The Royal Australian Air Force (RAAF) will replace and expand its existing fleet of Lockheed Martin C-130J Super Hercules tactical transports with new C-130Js.
“Defence has identified that the new C-130J aircraft represents the only option that meets all of Australia’s capability requirements and assures Defence’s medium air mobility capability without introducing substantial cost, schedule and capability risk,” says the Department of Defence (DoD).
“As a result, new C-130J aircraft will be the only option that Defence will progress for Government approval under Project AIR 7404 Phase 1 in 2023.”

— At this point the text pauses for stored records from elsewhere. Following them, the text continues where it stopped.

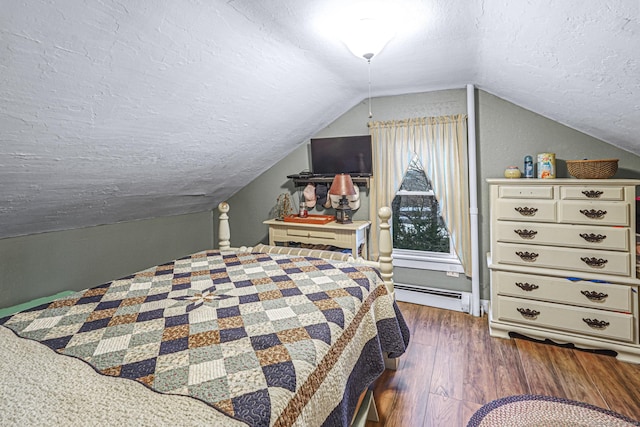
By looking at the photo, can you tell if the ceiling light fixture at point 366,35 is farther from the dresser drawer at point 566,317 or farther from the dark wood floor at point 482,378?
the dresser drawer at point 566,317

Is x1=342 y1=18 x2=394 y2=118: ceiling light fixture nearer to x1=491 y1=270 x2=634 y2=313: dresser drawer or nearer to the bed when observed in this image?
the bed

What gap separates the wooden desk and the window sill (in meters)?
0.36

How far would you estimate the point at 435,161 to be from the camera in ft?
10.8

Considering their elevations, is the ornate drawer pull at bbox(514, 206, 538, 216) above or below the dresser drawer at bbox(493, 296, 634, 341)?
above

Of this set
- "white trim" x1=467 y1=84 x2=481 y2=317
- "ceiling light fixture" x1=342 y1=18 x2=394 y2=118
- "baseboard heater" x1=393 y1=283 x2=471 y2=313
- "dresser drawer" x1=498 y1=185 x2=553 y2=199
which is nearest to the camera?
"ceiling light fixture" x1=342 y1=18 x2=394 y2=118

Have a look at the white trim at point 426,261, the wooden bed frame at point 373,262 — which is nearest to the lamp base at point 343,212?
the white trim at point 426,261

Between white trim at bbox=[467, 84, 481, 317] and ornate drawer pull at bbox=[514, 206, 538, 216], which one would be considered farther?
white trim at bbox=[467, 84, 481, 317]

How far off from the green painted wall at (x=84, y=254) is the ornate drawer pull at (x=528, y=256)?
348cm

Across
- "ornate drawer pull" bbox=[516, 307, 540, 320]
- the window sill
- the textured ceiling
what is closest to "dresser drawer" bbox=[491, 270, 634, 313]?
"ornate drawer pull" bbox=[516, 307, 540, 320]

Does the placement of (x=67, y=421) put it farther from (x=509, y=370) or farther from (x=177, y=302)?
(x=509, y=370)

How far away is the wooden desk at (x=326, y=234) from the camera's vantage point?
10.9 feet

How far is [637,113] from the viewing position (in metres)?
1.85

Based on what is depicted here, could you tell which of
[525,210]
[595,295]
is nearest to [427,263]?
[525,210]

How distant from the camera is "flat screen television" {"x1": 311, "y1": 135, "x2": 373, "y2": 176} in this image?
3.47m
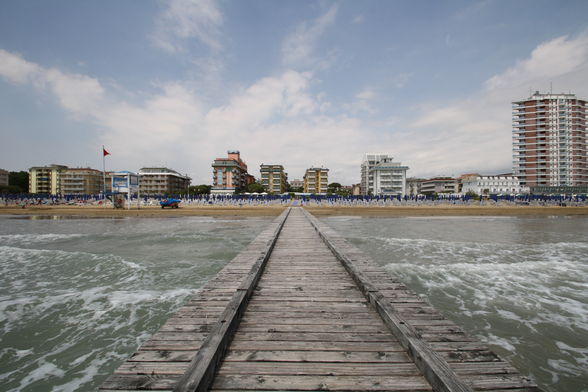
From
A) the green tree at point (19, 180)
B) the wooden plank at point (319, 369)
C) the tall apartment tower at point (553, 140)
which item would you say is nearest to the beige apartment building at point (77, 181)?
the green tree at point (19, 180)

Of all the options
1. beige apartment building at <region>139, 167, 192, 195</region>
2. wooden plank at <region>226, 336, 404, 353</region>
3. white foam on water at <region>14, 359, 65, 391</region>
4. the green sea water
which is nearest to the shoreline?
the green sea water

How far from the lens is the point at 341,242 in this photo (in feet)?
26.1

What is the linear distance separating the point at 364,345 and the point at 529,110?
12205 centimetres

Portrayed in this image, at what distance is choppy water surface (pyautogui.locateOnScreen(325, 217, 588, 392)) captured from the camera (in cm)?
369

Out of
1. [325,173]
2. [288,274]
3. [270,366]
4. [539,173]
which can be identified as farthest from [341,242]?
[539,173]

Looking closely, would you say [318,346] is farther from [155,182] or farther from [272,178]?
[155,182]

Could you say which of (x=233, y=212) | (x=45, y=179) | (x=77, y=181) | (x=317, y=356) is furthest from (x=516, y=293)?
(x=45, y=179)

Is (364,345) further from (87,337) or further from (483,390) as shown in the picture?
(87,337)

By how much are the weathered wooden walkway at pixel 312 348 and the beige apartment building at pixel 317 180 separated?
98273mm

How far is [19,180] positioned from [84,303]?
154789mm

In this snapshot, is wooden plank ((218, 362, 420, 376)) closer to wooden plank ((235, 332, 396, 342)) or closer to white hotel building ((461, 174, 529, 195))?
wooden plank ((235, 332, 396, 342))

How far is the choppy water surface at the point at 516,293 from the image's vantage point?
3.69m

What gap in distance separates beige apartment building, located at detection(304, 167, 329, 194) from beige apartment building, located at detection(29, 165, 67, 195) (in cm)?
10517

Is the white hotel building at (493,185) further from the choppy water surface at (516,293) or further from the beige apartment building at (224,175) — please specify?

The DoD states that the decision to obtain new C-130Js reflects experience with previous defence acquisitions as well as the RAAF’s experience with the type. It states that opting for new C-130Js reduces risk and is affordable, while meeting requirements.

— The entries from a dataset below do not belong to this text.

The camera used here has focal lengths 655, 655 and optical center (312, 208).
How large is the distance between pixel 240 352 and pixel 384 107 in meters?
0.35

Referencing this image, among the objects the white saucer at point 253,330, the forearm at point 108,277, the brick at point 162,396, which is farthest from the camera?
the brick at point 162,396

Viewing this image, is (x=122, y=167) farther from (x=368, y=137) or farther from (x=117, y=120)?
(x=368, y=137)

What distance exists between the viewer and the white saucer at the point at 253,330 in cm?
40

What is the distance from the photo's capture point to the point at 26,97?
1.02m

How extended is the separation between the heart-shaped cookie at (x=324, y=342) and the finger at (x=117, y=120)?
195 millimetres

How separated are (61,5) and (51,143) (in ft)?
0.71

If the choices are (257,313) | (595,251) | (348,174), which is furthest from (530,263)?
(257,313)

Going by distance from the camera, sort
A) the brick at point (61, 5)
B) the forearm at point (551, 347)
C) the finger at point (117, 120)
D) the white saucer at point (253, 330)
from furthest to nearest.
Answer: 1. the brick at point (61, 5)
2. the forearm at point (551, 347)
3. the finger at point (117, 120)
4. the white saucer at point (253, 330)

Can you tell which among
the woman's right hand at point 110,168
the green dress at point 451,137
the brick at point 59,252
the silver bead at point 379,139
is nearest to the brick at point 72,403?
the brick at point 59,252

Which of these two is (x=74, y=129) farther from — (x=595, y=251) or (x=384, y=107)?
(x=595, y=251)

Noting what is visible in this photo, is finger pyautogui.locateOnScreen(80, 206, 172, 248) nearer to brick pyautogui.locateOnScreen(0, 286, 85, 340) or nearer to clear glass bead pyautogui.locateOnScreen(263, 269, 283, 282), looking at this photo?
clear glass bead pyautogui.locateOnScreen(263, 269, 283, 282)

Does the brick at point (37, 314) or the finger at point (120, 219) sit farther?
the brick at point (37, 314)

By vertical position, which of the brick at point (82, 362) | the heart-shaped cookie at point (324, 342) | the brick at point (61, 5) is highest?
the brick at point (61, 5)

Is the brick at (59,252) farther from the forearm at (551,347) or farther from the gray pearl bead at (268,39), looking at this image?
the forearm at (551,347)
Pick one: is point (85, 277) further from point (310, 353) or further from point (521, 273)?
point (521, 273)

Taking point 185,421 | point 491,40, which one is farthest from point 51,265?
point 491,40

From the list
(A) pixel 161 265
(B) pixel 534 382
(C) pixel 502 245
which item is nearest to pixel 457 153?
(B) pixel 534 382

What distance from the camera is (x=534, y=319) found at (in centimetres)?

It adds that it considered other aircraft types before deciding on the C-130J.
“The relative merits of each aircraft type have been assessed against Australia’s capability requirements,” adds the DoD.
Cirium fleets data shows that the RAAF operates 12 C-130Js with an average aircraft age of 23 years. Prior to operating the C-130J, the service had experience with legacy C-130 variants – the A, E, and H.
“Lockheed Martin welcomes the statement from Australia’s Department of Defence that it seeks to replace and expand its current medium air mobility fleet of 12 C-130J Super Hercules aircraft with new C-130J Super Hercules airlifters,” says Warren McDonald, chief executive of Lockheed Martin Australia.
“Since becoming the first global operator of the Hercules in 1958, the fulfilment of this new procurement will provide the Royal Australian Air Force with one of the most modern and advanced C-130J fleets in the world with a proven track record of versatility and reliability.”